Nasser Saidi & Associates is pleased to announce the introduction of a new section “Weekly Insights” that will focus on current economic issues relevant to UAE and the wider Middle East.
Stock markets recovered last week though posting losses on Fri on heightened fears of the coronavirus pandemic’s impact on the global economy. The S&P 500 and Nasdaq posted weekly gains, the former biggest since Jun 2019 and latter since Nov 2018; Europe’s Stoxx also reported the biggest weekly gain since Nov 2018. China and Hong Kong markets opened after an extended Lunar New Year holiday but posted weekly losses as the virus death tolls rose. Regional markets ended the week in the red (also given the disappointing earnings season so far) while Egypt posted gains; Aramco hit its lowest level since it started trading. On the currency front, emerging market currencies were the worst performers (Singapore dollar and Thai baht after central bank moves to coronavirus impact) while yen closed just above a 2-week low. Oil prices dipped on lower demand worries – Brent posted a 5th consecutive weekly drop – and gold gained.
Global Developments

  • Non-farm payrolls increased by 225k in Jan, with gains the strongest in construction, health care, transportation and warehousing. As labour force participation rates increased by 0.2% to 63.4% (the highest since Jun 2013), average hourly earnings edged up by 0.2% mom and 3.1% yoy.

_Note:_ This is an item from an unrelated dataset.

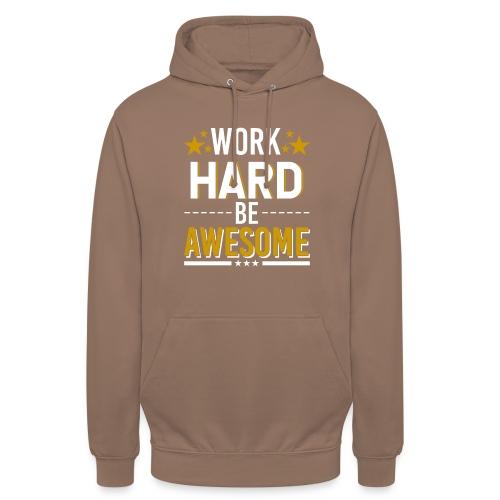 WORK HARD BE AWESOME - Unisex Hoodie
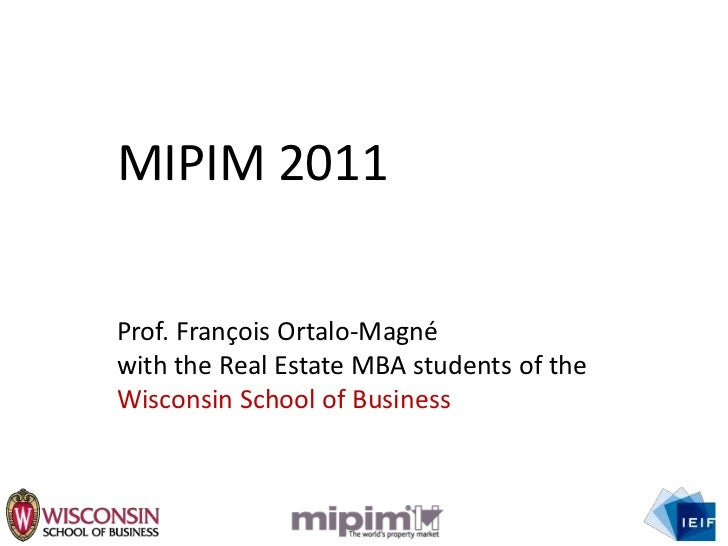 MIPIM 2011<br />Prof. François Ortalo-Magné with the Real Estate MBA students of the Wisconsin School of Business<br />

The unemployment rate nudged up to 3.6% from a multi-decade low of 3.5%.
  • US productivity rebounded in Q4, rising at a 1.4% annualized rate (Q3: -0.2%); unit labour costs slowed to 1.4% in Q4, compared to the 2.5% reported in Q3.
  • US ISM manufacturing PMI rebounded to 50.9 in Jan (Dec: 47.8), as new orders grew (52 from 47.6). ISM non-manufacturing PMI accelerated to 55.5 in Jan (Dec: 54.9), thanks to a pickup in new orders (56.2 from 55.3) alongside a dip in prices paid (55.5 from 59.3).
  • A similar pickup was visible in the Markit manufacturing PMI which increased to 51.9 in Jan, up from the previous month’s reading of 51.7. As services PMI improved (53.4 from 53.2), composite index rose to 53.3 from 53.1 the month before.
  • US factory orders rebounded by 1.8% mom in Dec (Nov: -1.2%) – the largest gain since Aug 2018 – but supported by defense aircraft demand. Excluding defense, factory orders dropped 0.6% (Nov: +0.1%). Overall, factory orders fell by 0.6% in 2019.
  • ADP employment posted the largest gain since May 2015, with 291k private sector jobs created in Jan, up from Dec’s 199k. Medium-sized businesses were the biggest employers, adding 128k jobs.
  • Trade deficit widened to USD 48.9bn in Dec, from Nov’s USD 43.7bn, as imports ticked up by 2.7% to USD 258.5bn. For the full year 2019, overall trade deficit in goods and services dropped – for the first time since 2013 – by 1.7% yoy to USD 616.8bn. US imports of Chinese goods fell to USD 452bn last year (2018: USD 540bn), their lowest level since 2014 while exports of US goods to China fell to their lowest level since 2011 (2019’s USD 107bn following 2018’s USD 120bn).
  • Initial jobless claims fell by 15k to a 9-month low of 202k in the week ended Feb 1, while the 4-week moving average dropped by 3k to 211,750.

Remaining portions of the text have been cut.